Can't believe that my thread is locked already?

WHOWOULDOFTHOUGHT?

Well, as for me..I was reading an interesting blurb in OW Bandaid thread by IMP. I think I need to address a VERY important issue..

Well, I read there was reference to "The Scream" painting..you know, the one that is all spooky that resembles the stance from the kid in Home Alone movies..

I just thought I would share a tidbit of info will all of you folks..Now, not to many people know this..

Ya ready?

He is my GREAT UNCLE!! Edward Munch..Who was the artist to the painting..

I know, I know, psychosis probably runs in my family, too, seeing who my relatives are..lol

My grandparents were straight off the boat from Norway in the early 1900's so my brother decided to trace our roots. Actually, he is a writer, as well, and wrote a novel about our Norwegian relatives..

Not published yet, but we are keeping our fingers crossed.. ;\)

Anyway, that post made me laugh when I read it last night on IMP's thread..was going to respond but it was locked, too.

We need to start a thread about our encounters with famous people..related, neighbor, whatever..could be fun.

Too tired to start the thread, though..

Anyway, I have been home suffering from this dam* sinus infection. Seems as though the antibiotic didn't kick in so I have to call my dr.

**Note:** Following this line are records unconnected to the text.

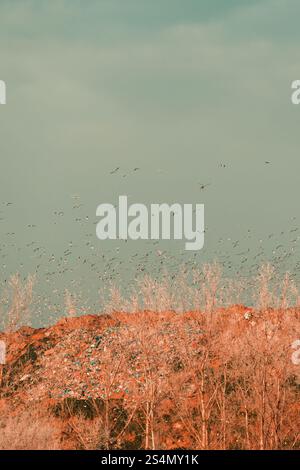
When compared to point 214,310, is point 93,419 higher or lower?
lower

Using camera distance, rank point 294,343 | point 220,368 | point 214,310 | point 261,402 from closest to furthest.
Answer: point 261,402
point 214,310
point 294,343
point 220,368

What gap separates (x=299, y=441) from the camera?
41688 millimetres

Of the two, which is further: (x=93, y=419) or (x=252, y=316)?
(x=252, y=316)

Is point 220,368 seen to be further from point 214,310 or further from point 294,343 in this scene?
point 214,310

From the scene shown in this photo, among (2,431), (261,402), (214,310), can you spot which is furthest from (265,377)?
(2,431)

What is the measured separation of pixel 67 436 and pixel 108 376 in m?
5.05

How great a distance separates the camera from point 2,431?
128ft

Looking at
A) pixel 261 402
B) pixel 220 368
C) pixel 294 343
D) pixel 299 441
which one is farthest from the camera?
pixel 220 368

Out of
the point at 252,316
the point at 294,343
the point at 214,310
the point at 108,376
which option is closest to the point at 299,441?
the point at 294,343

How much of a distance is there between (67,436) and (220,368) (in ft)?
42.6
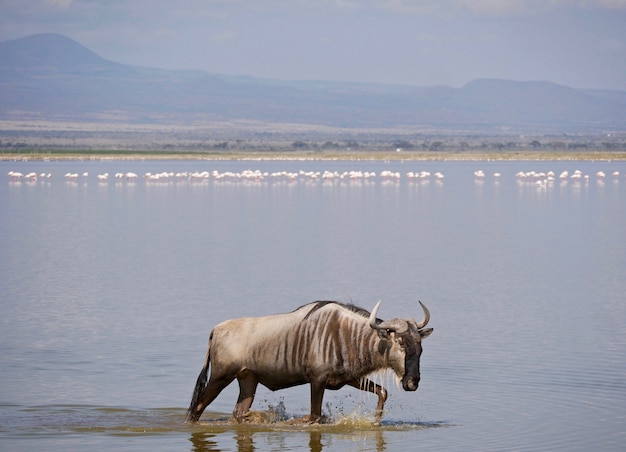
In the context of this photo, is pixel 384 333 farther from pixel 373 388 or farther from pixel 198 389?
pixel 198 389

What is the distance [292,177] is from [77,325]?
2049 inches

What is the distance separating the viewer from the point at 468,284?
22297 millimetres

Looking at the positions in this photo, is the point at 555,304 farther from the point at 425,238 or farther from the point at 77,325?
the point at 425,238

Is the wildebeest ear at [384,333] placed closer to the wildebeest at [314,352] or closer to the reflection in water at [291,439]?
the wildebeest at [314,352]

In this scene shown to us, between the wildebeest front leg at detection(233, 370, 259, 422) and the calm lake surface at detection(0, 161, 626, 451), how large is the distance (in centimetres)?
15

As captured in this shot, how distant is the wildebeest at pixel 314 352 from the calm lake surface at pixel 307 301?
50 cm

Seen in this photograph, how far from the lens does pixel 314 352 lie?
11.8m

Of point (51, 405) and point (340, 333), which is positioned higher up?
point (340, 333)

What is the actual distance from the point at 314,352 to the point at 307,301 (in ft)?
25.8

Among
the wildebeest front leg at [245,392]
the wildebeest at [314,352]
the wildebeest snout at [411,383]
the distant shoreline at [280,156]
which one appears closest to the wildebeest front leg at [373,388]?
the wildebeest at [314,352]

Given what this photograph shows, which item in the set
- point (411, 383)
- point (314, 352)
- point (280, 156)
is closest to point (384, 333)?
point (411, 383)

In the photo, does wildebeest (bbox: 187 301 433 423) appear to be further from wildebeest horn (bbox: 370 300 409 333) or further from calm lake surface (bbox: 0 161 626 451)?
calm lake surface (bbox: 0 161 626 451)

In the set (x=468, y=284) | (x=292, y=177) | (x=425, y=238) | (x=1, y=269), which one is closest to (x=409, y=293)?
(x=468, y=284)

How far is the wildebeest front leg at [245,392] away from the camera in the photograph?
39.7ft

Been busy getting a business plan togehter for my tutoring business. I have been online taking notes and putting together guidelines on how to help kids with their reading and writing.

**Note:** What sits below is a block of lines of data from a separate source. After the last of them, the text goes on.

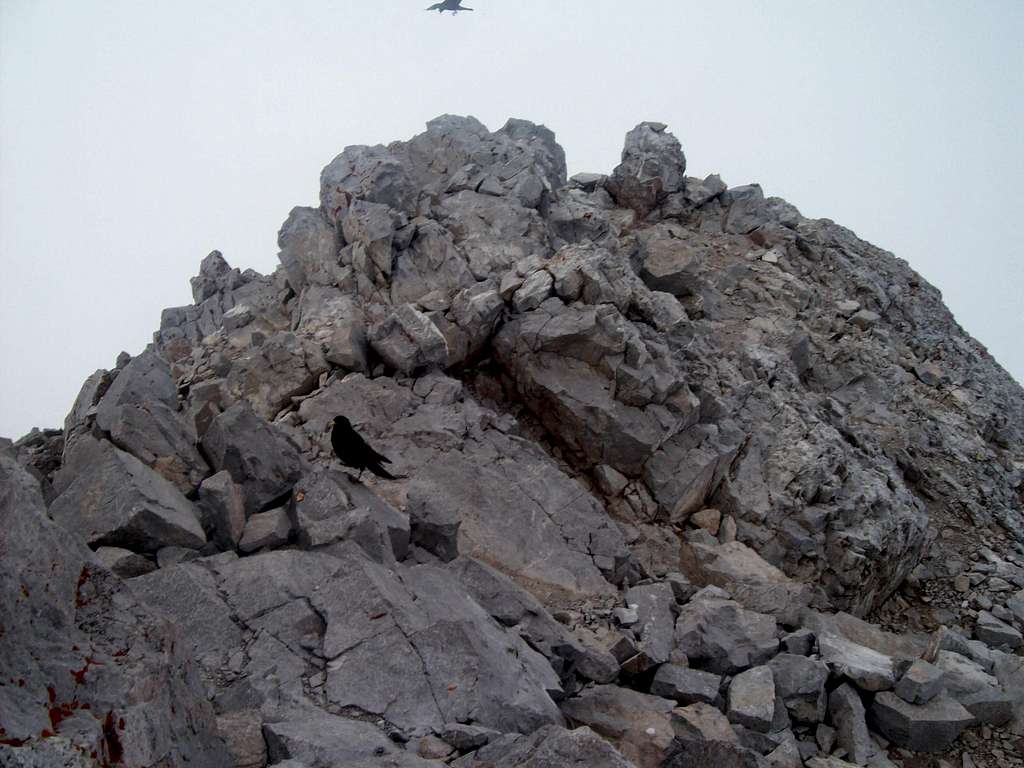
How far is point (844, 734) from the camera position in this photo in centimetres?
1045

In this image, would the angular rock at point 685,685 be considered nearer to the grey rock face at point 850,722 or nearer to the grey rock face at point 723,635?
the grey rock face at point 723,635

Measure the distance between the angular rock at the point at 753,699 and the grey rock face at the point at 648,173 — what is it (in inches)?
650

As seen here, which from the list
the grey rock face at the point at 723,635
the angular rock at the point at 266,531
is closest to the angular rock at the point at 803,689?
the grey rock face at the point at 723,635

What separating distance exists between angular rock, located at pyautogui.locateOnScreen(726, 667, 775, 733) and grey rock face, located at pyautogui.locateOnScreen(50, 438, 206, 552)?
6686mm

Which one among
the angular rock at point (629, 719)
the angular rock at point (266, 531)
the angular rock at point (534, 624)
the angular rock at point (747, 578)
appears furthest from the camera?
the angular rock at point (747, 578)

As for the XH, he has been away so all is quiet. I anticipate some feathers getting ruffled upon his arrival tonight to get the kids. I don't plan on going outside to talk to him. I have been dark since he text me all those nasty things.

Went through my old threads last night. Wow, it was incredible to read what happened to me in 2004 and 2005. I have to admit, I did DB my heart out and I was proud of myself for that. Woo Mama..I thought I was worse mentally but after reading all my posts I was pretty strong back then, too. For all the crap I was dealing with (XH playing both sides of the fence with the Rat and myself) I had my head on (relatively) straight.

As for New Guy, he took the kids to the movies for me the other day so I could get some work done. Then, over his house for pizza that night. I do notice that my S13 is an exceptionally good mood when New Guy is around. In fact, I think S likes to be at New Guy's house better than here in our home! As for my D10, she loves New Guy's D8 and they hug when they see each other and get all sad when they say goodbye..I do notice New Guy's D being especially attached to my D. It is really cute. My D is wonderful to her, as well, as she likes the "big sister" role.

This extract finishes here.